When the school term began in the fall of 2004, both organizations were busy preparing for the upcoming British Columbia provincial election, which was scheduled for May 17th, 2005. As part of this preparation, the CFS developed a series of advertisements, which included:

  • a central sign depicting a silhouette of a crowd at a concert with the text: Register now. Learn the issues. Vote May 17, 2005.; and,
  • a banner ad placed at the top of the bus which would read in one long line as follows: “Tuition Fees Minimum Wage Environment”

At the same time, the BCFT created a banner intended to be placed on the side of a bus which said:

2500 fewer teachers
113 schools closed
Our students. Your kids. Worth speaking out for.

However, when these organizations approached the Greater Vancouver Transportation Authority (“TransitLink”) and British Columbia Transit (“Transit”) to pay to have the ads placed in and on buses, their business was rejected. The two transit bodies claimed that their policies prevented them from accepting these advertisements. Specifically, these policies contained “Standards and Limitations” which included provisions outlined that:

7. No advertisement will be accepted which is likely, in the light of prevailing community standards, to cause offence to any person or group of persons or create controversy. 9. No advertisement will be accepted which advocates or opposes any ideology or political philosophy, point of view, policy or action, or which conveys information about a political meeting, gathering or event, a political party or the candidacy of any person for a political position or public office.

Judicial History

At trial, Justice Halfyard found that both transit bodies were ‘government’ and, as a result, the Charter applied to their actions [Canadian Federation of Students – British Columbia Component et al v Greater Vancouver Transportation Authority et al, 2006 BCSC 455]. However, he did not find that the policies of the transit bodies breached the CFS and BCTF’s freedom of expression. On appeal, the majority of the British Columbia Court of Appeal found that the trial judge was correct in finding that Transit and TransitLink were ‘government’ within s. 32 of the Charter but erred in finding that the policies did not breach the s. 2(b) right to freedom of expression.
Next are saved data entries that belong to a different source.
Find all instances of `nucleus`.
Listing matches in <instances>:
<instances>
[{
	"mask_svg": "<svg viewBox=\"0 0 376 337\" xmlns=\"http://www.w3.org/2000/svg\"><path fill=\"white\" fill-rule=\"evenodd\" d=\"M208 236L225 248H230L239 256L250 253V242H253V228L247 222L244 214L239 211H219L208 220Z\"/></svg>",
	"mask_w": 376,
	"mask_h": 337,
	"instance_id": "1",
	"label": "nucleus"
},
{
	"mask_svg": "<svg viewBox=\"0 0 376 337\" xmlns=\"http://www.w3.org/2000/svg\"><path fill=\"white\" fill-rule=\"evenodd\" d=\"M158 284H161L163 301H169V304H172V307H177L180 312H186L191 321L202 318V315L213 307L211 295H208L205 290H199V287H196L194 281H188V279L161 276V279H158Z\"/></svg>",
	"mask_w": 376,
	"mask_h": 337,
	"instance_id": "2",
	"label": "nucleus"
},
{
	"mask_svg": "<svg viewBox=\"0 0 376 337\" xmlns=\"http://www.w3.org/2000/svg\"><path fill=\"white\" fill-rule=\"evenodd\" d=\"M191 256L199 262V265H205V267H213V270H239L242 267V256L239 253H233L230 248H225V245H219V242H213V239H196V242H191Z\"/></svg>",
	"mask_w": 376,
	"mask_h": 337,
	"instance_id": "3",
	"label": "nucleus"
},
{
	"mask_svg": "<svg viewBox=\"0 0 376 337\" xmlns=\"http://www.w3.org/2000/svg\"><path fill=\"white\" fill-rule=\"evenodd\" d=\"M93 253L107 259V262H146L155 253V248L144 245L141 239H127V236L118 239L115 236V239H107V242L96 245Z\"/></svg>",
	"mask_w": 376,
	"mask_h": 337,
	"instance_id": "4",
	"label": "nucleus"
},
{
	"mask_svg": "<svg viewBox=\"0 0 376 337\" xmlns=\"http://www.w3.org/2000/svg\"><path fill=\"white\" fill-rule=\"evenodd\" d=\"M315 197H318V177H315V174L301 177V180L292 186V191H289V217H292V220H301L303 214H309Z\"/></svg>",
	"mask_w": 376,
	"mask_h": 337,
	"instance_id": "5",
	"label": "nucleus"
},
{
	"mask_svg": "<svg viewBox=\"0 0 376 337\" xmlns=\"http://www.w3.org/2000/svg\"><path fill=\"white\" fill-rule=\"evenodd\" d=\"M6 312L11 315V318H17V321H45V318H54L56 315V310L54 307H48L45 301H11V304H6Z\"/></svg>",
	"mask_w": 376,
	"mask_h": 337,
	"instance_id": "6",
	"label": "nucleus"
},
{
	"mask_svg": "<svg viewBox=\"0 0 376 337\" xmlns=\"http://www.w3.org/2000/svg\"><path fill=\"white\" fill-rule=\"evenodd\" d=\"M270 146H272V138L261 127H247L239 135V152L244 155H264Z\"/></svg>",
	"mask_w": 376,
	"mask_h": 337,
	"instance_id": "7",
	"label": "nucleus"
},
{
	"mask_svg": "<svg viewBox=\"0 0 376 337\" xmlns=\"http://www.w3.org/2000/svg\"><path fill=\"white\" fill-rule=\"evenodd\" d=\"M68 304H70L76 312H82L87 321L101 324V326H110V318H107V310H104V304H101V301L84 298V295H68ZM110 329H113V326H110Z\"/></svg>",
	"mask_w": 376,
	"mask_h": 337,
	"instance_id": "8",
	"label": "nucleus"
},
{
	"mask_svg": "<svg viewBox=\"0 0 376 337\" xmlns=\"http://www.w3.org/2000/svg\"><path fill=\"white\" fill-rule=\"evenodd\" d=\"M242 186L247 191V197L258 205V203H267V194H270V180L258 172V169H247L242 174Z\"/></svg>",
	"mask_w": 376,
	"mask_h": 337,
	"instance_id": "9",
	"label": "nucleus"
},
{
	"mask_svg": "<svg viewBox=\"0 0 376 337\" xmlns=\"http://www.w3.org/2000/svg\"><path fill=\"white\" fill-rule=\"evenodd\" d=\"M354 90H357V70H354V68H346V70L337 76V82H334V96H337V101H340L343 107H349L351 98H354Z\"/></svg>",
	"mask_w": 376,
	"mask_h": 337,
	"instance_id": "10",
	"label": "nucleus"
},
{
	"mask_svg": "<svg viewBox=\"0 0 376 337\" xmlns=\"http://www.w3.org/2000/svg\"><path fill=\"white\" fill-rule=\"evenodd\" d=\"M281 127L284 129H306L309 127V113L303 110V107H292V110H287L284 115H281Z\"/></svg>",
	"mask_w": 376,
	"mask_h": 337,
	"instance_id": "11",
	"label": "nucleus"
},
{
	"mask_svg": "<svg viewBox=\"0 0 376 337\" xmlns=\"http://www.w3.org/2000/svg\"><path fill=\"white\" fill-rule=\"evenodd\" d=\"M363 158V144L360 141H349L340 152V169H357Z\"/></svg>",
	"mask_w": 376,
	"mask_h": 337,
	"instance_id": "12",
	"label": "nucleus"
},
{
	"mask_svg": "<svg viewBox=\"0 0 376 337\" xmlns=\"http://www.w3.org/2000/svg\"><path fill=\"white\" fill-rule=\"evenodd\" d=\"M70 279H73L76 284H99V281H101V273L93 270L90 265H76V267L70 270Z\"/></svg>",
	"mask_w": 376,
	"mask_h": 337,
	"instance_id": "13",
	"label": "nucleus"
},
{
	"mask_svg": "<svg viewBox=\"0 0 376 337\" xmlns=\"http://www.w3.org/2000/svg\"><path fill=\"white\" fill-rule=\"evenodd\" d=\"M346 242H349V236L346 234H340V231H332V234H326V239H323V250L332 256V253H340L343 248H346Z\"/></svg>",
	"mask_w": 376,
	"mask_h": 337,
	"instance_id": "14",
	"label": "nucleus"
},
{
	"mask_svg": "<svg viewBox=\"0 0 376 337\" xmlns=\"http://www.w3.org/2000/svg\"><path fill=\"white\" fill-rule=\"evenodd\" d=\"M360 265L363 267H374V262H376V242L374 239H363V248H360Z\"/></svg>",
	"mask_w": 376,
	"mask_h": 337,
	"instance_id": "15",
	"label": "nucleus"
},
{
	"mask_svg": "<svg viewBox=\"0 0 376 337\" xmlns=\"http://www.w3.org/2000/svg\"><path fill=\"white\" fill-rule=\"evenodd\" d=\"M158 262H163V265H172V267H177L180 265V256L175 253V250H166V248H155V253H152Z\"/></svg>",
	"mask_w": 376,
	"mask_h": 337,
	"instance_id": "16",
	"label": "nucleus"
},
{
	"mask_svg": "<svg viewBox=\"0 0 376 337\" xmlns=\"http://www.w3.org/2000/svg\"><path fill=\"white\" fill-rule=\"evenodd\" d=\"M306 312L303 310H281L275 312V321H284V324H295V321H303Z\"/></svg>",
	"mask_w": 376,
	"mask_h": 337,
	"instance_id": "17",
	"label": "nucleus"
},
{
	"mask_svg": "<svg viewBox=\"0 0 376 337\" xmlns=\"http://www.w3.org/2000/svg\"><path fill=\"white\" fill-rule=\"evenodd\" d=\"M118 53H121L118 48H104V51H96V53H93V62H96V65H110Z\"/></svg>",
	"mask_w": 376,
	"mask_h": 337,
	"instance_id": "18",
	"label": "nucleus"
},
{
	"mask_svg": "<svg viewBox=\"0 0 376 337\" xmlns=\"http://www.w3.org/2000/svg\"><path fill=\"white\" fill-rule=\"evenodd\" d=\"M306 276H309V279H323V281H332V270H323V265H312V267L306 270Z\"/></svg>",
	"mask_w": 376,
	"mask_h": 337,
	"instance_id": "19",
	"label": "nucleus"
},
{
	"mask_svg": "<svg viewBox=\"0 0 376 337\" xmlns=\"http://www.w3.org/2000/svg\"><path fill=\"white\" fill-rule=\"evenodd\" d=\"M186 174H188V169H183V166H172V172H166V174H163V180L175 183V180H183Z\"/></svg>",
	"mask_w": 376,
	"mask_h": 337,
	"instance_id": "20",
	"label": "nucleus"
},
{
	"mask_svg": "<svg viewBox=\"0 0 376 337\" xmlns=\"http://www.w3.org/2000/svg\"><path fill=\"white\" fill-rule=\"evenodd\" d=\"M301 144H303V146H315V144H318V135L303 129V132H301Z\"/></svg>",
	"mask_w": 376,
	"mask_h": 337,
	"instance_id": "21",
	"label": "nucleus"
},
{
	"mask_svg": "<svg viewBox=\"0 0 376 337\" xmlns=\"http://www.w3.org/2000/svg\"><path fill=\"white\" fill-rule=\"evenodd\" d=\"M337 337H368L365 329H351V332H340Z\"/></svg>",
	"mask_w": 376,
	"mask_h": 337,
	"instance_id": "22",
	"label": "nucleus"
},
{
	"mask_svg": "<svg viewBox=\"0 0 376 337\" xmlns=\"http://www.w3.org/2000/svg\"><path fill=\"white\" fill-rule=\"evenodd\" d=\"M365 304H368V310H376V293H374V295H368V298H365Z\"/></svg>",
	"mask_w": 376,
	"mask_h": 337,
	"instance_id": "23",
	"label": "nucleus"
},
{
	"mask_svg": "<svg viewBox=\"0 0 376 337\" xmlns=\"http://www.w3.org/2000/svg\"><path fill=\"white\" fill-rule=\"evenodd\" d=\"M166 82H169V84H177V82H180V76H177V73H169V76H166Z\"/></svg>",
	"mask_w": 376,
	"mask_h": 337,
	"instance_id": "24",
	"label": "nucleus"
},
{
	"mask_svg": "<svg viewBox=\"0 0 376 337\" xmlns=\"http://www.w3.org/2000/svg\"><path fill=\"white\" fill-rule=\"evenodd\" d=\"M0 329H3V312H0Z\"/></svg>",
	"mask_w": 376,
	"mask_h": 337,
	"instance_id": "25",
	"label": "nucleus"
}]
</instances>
The majority’s judgment, written by Justice Prowse, allowed the appeal, set aside the order of the trial judge, and granted the appellants a declaration stating that:

(a) Standard 9 of the policies is inconsistent with the protection of freedom of expression guaranteed under the Charter and of no force and effect; and

(b) Standard 7 of the policies is inconsistent with the protection of freedom of expression guaranteed under the Charter and of no force and effect to the extent that it excludes advertisements because they are political.

In her dissent, Justice Southin objected to the findings of the majority. Her concern is that the decision of the majority confers a positive right to access the media of communication. As she states:

I take the “freedom of … expression” of a “[medium] of communication” to include freedom not to publish a message. Thus, I have no right to require a newspaper to publish my “opinion”. To put it another way, the Charter does not confer a right of access to “media of communication”. The media do give access, although often at a price, but, in my opinion, are under no constitutional obligation to do so.

She expressed that she does not find that political advertisements on buses are the type of communication which is protected by the Charter. As a result, she would have dismissed the appeal.


Freedom of expression is a right which is of great interest to scholars, students, and the public in general. It is cherished and attributed with ensuring that our society is enriched through a free flowing exchange of ideas and political opinions. Hopefully, the SCC will issue a judgment which further strengthens this right and ensures that its application remains wide by finding that schemes, such as public transit bodies, are subject to the limitations that the Charter places on their actions.

[Editor’s note: the SCC has since rendered its judgement on this case in Greater Vancouver Transportation Authority v Canadian Federation of Students — British Columbia Component, [2009] 2 SCR 295.]